• TASK REQUIREMENTS:
1/ Answer these questions about the essay on wine snobs, one line each:
(a) What does Keith Law say he drinks?
(b) Which character from Sideways is given as an example of the fictitious wine snob?
(c) Which site came up first in the writer's Google search?
2/ Continue the essay on wine snobs from its last sentence, keeping its voice and argument.

• DOCUMENT EXCERPT:

Wine Snobs Unite!

I was reading a baseball chat last year with Keith Law, an ESPN writer who also answers cooking questions, when the following exchange came across (it’s from memory, so might not be verbatim):

Fan: Do all wine snobs always wave their pinkies in the air?
Law: I drink beer, so I don’t know.

The “wine snob” is a pernicious villain in modern America, a witch of Salem that must frequently be rooted out and publicly flogged.

Just like the witches of Salem, the wine snob exists mostly in our imagination. He (they’re always men) is a fictitious character, like Miles in Sideways, the Stepin Fetchit of the archetype. The sports fan above thinks you, dear reader, also constantly claim you taste “the faintest soupçon of asparagus and just a flutter of nutty Edam cheese.”

Hatred of a straw man is a powerful force. Search “wine snobs” online and you find many posts about these awful creatures. People love it when they’re humiliated. Some food critics make sure you know they’re not a wine snob, even in columns where they nitpick the hell out of some poor food truck’s cheeseburger.

What IS a wine snob exactly?

The first item that came up for my Google search—snobsite.com—opens thus: “Wine snob. Isn’t that a redundancy, like saying wet rain or nuisance telemarketer?” A little later, “Wine Snobbery is, therefore, the default state of the wine enthusiast.”

Really. So we have no choice, do we? Once we decide we’d rather drink something other than Two Buck Chuck—and have the temerity to say so—we’re wine snobs?

• INFORMATION SUPPLIED:

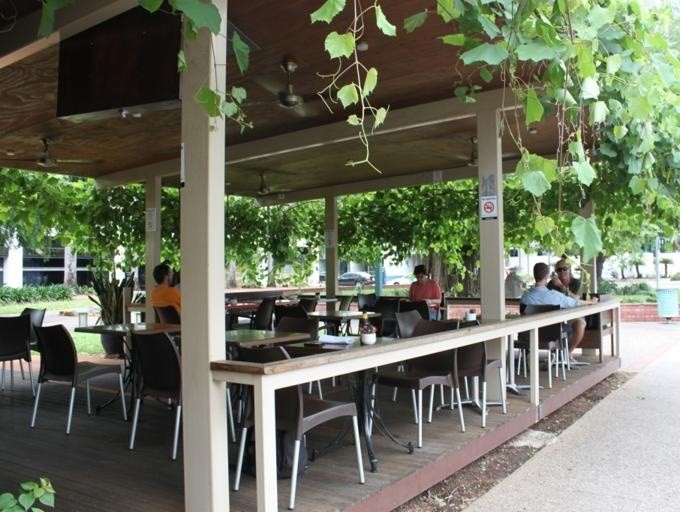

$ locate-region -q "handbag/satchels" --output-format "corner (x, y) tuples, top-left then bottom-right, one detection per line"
(240, 425), (308, 479)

• TASK RESPONSES:
1/
(a) Beer.
(b) Miles.
(c) snobsite.com

2/
Joel Stein wrote in the Los Angeles Times in 2008: “When wine drinkers tell me they taste notes of cherries, tobacco and rose petals, usually all I can detect is a whole lot of jackass … I miss the days when we made fun of wine snobs for saying that a wine was ‘ingratiating without being obsequious.’ Now wine snobs are too boring to make fun of.” Stein goes on to blame the aroma wheel, which encouraged wine lovers to stop saying wine has a “shaggy nose” and to describe its components in a way that others could understand.

The way Stein felt about more accurate wine tasting notes, it was like telling Stepin Fetchit, “Stand up straight and stop saying ‘Yes massuh’.” Where’s the fun in that? C’mon wine snobs, get your pinkies out where they belong!

I can personally testify to the negative way wine aficionados are viewed because I’ve been opinionated all my life, and only got into wine in my late 20s.

I think 98% of all TV shows broadcast over the air are unwatchable crap. But nobody has ever called me a TV snob (even though, really, I am). I can’t watch an entire NBA game on TV because the 24-second clock makes the first three quarters meaningless. Nobody has ever called me a sports snob.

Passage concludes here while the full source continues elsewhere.